Data interoperability in long-term care: Can Microsoft Cloud for Healthcare deliver it?
Dena McCorry, Principal, Healthcare & Life Sciences
You’re a healthcare professional. You’re overseeing patients in a long-term care facility as well as patients off-site. Some, or most, of them have been issued medical devices to measure your blood pressure or collect other critical healthcare info.
Can you see it all? Can you capture and analyze it in your information systems, mobile devices, or workstations? Is the data you’re capturing “operable” or are you — like so many in healthcare — suffering interoperability issues?

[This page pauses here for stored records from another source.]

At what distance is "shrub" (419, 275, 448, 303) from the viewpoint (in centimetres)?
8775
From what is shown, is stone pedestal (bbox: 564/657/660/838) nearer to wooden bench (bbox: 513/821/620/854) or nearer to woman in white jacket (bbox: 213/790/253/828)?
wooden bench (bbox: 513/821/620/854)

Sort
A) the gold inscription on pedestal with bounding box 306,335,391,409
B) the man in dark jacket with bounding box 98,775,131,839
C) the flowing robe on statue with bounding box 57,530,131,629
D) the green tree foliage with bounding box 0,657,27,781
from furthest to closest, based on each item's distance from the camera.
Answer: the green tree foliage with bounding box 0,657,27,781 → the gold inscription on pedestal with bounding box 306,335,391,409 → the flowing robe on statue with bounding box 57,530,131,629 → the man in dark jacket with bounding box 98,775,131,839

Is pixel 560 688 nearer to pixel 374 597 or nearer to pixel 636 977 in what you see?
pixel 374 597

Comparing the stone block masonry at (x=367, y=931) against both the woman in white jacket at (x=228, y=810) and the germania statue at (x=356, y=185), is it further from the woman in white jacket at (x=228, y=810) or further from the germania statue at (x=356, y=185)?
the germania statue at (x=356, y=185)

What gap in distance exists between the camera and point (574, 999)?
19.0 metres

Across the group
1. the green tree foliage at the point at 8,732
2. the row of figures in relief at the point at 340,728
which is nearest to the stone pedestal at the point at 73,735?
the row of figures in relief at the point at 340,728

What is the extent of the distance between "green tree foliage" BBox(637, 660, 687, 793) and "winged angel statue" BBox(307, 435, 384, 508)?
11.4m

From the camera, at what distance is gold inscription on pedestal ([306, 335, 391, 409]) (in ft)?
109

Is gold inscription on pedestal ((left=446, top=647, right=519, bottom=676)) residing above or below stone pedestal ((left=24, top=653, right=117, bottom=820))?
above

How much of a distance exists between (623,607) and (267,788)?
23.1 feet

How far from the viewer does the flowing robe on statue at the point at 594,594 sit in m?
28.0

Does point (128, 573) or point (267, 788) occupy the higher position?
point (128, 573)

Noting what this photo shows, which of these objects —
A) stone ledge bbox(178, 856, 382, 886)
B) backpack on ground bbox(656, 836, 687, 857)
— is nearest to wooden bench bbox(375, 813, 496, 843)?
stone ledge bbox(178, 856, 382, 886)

The future of healthcare is now officially and inextricably linked to improving the patient care experience, but without rapid access to the data from medical devices being used by patients, improving care is an uphill climb. But with Microsoft Cloud for Healthcare and Arbela Health, and actionable data from every patient under your care can become an everyday reality, and data interoperability can be a thing of the past.
Let’s discuss via two real-world examples.
A blood pressure cuff attached via Bluetooth streams a patient’s blood pressure data, central information to monitoring that patient’s health. Using tools from Microsoft Cloud for Healthcare — Azure’s device IoT hub along with Microsoft Dynamics 365 customer engagement —Arbela Health provides interactive dashboards using Power BI showing relevant device alert data, so you can see and respond to this data in real-time (Figure 1). Should a patient’s data show high blood pressure, you’re immediately empowered to determine a patient’s status, contact them, or schedule an office visit.
An electrotherapy patch provides pain management. Within the device itself, data is streaming, monitoring usage, device efficacy, etc. Using Arbela Health, that device’s data is now available via a dashboard (Figure 2) where, for example, the device maker’s customer service representative can monitor performance. If the device data indicates overheating, for example, a customer service representative can quickly notify the patient—eliminating the middleman—before a possible injury occurs.
There are countless medical devices currently in use across millions of patients delivering untold reams of actionable data. The challenge has always been how to collect that data, get it where it’s needed (caregivers, systems, manufacturers, etc.) and can it be acted on, and report for future optimization. The data was siloed and essentially inoperable. But with Microsoft Cloud for Healthcare and Arbela Health, we are solutioning data interoperability and helping you keep others healthy.